Because of its backward correction, the continuous NKDE is recursive in nature and can hardly be presented as an equation. Okabe and Sugihara (2012) describe this method with a recursive function, implemented in spNetwork. Indeed, for each node encountered, a correction factor must be applied to all the previous edges traveled within the remaining bandwidth, and this correction must also be split between all the nodes encountered in that direction. In comparison, for the two previous methods, the algorithm only has to flow in one direction along the edges from the event. As a consequence, much more iterations are required for the continuous NKDE. More specifically, Okabe et al. (2009) state that the complexity of the discontinuous (and by extension, of the simple) NKDE algorithm is \(O(nn_L)\) with \(n_L\) the number of edges and \(n\) the number of events. For the continuous NKDE, the complexity of the algorithm is a function of the ratio of the bandwidth and the length of the edges. For this algorithm, Okabe et al. (2009) observed that the computation time has the following lower limit (equation (7)):

\[\begin{aligned} \prod^{i_{max}}_{i=1}(bw-d)/(d_{i+1}-d_i), \label{eq7} \end{aligned} \tag{7}\] with \(d_i\) the distance from an event to the ith-nearest node, and \(i_{max}\) the last node verifying \(d_i < bw\). In other words, having many short edges in a network or using a larger bandwidth will increase the calculation time exponentially for the continuous NKDE.

The pros and cons of the three methods are summarized in Table 1.

Table 1: Pros and cons of the three NKDE.
Method	Pros	Cons
Simple NKDE	Continuous / Easy calculation	Biased, not a true kernel
Discontinuous NKDE	Unbiased / Easy calculation	Discontinuous
Continuous NKDE	Unbiased / Continuous	Time consuming

The two KDE extensions presented in section 2 (adaptive bandwidth and edge correction) can be directly transposed to these three NKDE methods.

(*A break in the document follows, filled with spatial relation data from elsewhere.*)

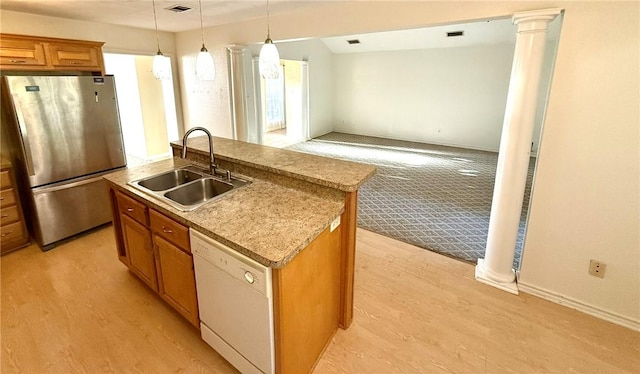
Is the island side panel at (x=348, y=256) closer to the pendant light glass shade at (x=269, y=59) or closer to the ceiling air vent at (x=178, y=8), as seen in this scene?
the pendant light glass shade at (x=269, y=59)

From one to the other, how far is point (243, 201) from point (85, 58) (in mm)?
2626

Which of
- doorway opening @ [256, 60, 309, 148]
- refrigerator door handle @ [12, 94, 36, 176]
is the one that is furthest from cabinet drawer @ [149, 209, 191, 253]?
doorway opening @ [256, 60, 309, 148]

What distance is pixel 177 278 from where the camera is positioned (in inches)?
74.8

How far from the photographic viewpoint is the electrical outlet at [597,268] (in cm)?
214

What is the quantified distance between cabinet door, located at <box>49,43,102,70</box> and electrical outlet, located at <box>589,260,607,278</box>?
4.70m

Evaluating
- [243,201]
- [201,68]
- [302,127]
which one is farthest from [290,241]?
[302,127]

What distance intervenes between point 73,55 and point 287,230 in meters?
3.07

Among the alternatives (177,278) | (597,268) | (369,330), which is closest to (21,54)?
(177,278)

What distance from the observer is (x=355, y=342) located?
1974 mm

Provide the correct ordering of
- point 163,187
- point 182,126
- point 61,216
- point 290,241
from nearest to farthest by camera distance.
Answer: point 290,241, point 163,187, point 61,216, point 182,126

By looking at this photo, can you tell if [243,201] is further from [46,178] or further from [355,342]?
[46,178]

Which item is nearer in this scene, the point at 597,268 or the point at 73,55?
the point at 597,268

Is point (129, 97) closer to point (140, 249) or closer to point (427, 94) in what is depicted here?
point (140, 249)

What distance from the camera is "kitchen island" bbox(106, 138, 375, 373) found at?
1434 mm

4 Implementation in spNetwork

The spNetwork package contains two “high- level functions” and three “helper functions”. The “high level functions” nkde and nkde.mc can be used to calculate the three NKDE presented in the previous section. Both functions use exactly the same parameters, nkde.mc is a version of nkde allowing for multiprocessing via the package future (Bengtsson 2020a). The three main inputs are:

lines, a “SpatialLinesDataFrame” (object defined in the sp package), representing the lines of the network.
events, a “SpatialPointsDataframe” (object defined in the sp package), representing the realizations of the spatial process.
samples, a “SpatialPointsDataframe” providing the locations where the density must be estimated.

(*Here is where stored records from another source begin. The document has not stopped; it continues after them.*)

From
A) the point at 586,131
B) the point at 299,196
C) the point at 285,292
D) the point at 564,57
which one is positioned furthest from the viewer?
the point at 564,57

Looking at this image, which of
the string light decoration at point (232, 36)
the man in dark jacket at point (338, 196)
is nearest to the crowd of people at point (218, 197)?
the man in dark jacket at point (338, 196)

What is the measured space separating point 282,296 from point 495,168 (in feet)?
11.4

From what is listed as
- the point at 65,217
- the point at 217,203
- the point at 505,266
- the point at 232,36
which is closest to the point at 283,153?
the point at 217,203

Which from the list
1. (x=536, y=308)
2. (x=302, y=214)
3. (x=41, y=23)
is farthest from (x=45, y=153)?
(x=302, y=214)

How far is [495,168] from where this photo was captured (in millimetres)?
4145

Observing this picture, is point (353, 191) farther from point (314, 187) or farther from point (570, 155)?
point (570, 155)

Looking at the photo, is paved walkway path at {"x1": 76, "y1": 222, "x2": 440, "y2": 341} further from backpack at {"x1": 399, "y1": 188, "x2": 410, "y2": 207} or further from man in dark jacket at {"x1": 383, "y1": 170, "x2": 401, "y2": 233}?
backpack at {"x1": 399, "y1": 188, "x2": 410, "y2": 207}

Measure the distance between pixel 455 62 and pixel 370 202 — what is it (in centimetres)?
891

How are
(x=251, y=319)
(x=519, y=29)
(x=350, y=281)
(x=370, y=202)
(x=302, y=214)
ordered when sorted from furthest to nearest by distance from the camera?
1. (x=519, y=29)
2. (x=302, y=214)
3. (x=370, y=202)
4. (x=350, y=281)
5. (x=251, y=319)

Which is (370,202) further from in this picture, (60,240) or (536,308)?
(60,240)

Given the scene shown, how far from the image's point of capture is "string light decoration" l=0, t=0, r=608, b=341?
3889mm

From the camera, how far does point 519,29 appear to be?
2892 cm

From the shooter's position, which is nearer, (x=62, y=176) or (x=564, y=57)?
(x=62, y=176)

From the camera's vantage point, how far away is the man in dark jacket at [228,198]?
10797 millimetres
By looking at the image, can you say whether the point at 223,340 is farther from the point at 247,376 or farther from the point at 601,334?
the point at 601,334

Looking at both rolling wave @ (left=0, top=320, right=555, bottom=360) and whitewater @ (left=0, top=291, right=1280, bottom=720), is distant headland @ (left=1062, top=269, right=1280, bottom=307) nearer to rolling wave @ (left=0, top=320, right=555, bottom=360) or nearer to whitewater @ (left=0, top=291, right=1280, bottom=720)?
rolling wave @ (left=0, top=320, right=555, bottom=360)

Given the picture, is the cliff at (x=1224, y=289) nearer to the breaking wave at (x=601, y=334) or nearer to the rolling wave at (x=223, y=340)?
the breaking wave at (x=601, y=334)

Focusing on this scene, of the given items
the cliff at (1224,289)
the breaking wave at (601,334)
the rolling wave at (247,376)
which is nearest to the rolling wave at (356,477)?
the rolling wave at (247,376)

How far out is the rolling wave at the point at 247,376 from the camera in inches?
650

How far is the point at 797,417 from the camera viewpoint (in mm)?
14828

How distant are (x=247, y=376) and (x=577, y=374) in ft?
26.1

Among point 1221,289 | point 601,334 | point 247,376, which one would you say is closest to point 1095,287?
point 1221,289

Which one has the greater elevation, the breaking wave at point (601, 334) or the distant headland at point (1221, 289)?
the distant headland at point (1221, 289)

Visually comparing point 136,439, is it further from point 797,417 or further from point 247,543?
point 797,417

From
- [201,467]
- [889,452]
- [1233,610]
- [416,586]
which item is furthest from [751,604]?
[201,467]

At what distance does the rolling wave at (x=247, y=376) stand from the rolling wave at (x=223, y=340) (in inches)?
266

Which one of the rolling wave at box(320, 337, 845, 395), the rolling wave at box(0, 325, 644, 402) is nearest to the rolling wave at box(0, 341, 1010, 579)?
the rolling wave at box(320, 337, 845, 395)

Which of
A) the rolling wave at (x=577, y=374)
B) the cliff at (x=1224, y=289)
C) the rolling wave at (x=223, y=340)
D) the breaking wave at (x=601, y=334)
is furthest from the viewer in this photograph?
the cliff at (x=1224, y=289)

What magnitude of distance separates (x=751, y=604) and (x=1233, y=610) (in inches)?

These three inputs must only have simple and valid geometries and the same coordinates reference system. Otherwise, an error is raised by the function before starting any calculation. The parameters method, kernel_name and bw, indicate respectively which NKDE (simple, discontinuous, or continuous), and which kernel function (gaussian, quartic, triweight, etc.) to use, and the bandwidth of the kernel. adaptive and diggle_correction allow the user to specify if an adaptive bandwidth and Diggle’s correction must be calculated. Finally, the remaining parameters control the geometric precision of the network and the optimization aspects.

The three “helper functions” are provided to facilitate the creation of the sampling points on the network:

The function lixelize_lines splits the lines of a “SpatialLinesDataFrame” according to a selected distance to generate lixels.
The function lines_center returns for each line of a “SpatialLinesDataFrame” its center points (the point located at mid-distance between the start and the end of the linestring).
The function lines_points_along returns points located along the lines of a “SpatialLinesDataFrame”, evenly spaced according to a selected distance.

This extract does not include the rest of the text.